What are the risks of IVF?

Overall, IVF is considered safe. It's estimated that 12 million babies have been born from IVF since it was first introduced in 1978 [12]. However, it's important to be aware of the risks involved.

  • Mental wellbeing. From medication side effects to money worries and uncertain outcomes, undergoing IVF can have a big impact on your mental health. It's important you have appropriate support throughout your treatment journey.
  • Ovarian Hyperstimulation Syndrome (OHSS). OHSS occurs when your ovaries become overactive in response to hormonal medication, and start releasing their own chemicals. However, this is rare and, if it does occur, can usually be treated at home. In rare cases, it can lead to hospitalisation and pregnancy complications.

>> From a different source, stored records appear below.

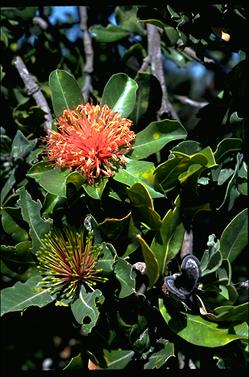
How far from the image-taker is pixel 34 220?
50.6 inches

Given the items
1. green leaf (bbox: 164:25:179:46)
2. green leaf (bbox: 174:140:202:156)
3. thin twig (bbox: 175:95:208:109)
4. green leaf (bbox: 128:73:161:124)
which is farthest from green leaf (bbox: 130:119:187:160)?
thin twig (bbox: 175:95:208:109)

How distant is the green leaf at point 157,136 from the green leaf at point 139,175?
5cm

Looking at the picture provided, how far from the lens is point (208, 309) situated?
1.20 meters

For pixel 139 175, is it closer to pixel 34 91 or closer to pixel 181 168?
pixel 181 168

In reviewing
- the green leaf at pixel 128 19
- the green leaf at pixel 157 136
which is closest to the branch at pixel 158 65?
the green leaf at pixel 128 19

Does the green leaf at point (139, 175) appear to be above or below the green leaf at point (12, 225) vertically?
above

  • Surgical risk. As with any surgical procedure, egg retrieval surgery carries a small risk of infection and complications. So, too, does the embryo transfer, as it involves inserting a catheter through the cervix and into the uterus - although it is far less invasive.

  • Multiple pregnancy. Very occasionally during the embryo transfer stage, two embryos, rather than one, will be transferred. While this is often done when a doctor believes there is a low chance of pregnancy, multiple embryo transfers can sometimes lead to multiple pregnancies.

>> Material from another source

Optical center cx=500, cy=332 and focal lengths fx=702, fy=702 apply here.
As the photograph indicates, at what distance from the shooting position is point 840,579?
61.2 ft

    Multiple pregnancies are associated with a heightened risk of health problems for both mother and babies - such as late miscarriage, premature delivery, gestational diabetes, stillbirth and death. The Human Fertilisation and Embryology Authority (HFEA)'s 'One at a Time' campaign in 2007 significantly reduced the incidence of multiple births in the UK, making IVF safer now than it was.

Is IVF available on the NHS?

IVF is available on the NHS, however to access treatment you must be eligible based on the criteria in your local area. Unfortunately, this criteria (as well as the number of treatment cycles you can receive), can vary a lot depending on where you live. This is known as the NHS Postcode Lottery. Overall, in the UK, this means that only 37% of IVF patients used NHS funding in 2021 [13].

Your NHS Eligibility

Use our NHS Eligibility Calculator to discover if you can access NHS funded IVF and IUI, fast.

How much does IVF cost?

If you aren't eligible for treatment under the NHS, you'll need to fund your IVF privately.

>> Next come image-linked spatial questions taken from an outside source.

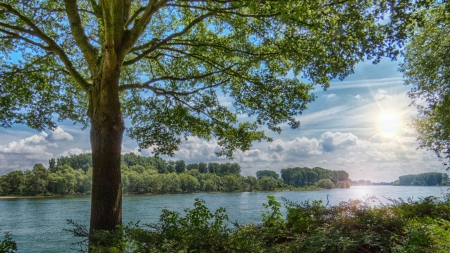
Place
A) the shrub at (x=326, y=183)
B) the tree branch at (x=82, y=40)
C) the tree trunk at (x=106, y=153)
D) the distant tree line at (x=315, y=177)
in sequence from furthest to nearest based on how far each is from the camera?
the shrub at (x=326, y=183)
the distant tree line at (x=315, y=177)
the tree branch at (x=82, y=40)
the tree trunk at (x=106, y=153)

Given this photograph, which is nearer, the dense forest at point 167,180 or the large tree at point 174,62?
the large tree at point 174,62

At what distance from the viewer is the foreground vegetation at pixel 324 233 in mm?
3022

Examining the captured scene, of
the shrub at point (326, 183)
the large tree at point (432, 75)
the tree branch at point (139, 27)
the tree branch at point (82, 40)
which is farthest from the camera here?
the shrub at point (326, 183)

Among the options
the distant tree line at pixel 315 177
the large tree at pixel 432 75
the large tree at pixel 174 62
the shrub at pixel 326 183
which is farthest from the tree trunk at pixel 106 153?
the shrub at pixel 326 183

The average advertised cost of an IVF package in the UK is £4,090 per cycle, but it varies considerably from clinic to clinic - so it's important to do your research. And beware: this price usually doesn't include the cost of preliminary tests, in-treatment blood tests, medication, or the storage and transfer of any additional frozen embryos.


IVF is one of the most popular and effective forms of assisted reproductive treatment. It's allowed many people to become parents who might not have been able to otherwise.

But it's also important to remember that IVF doesn't work for everyone, and that factors like our age can significantly affect the outcome. There are risks involved, and IVF isn't easy, either, for many people to access. From the NHS Postcode Lottery to the high costs of private treatment, it pays to do your research - and that's what Fertility Mapper is here to help you with.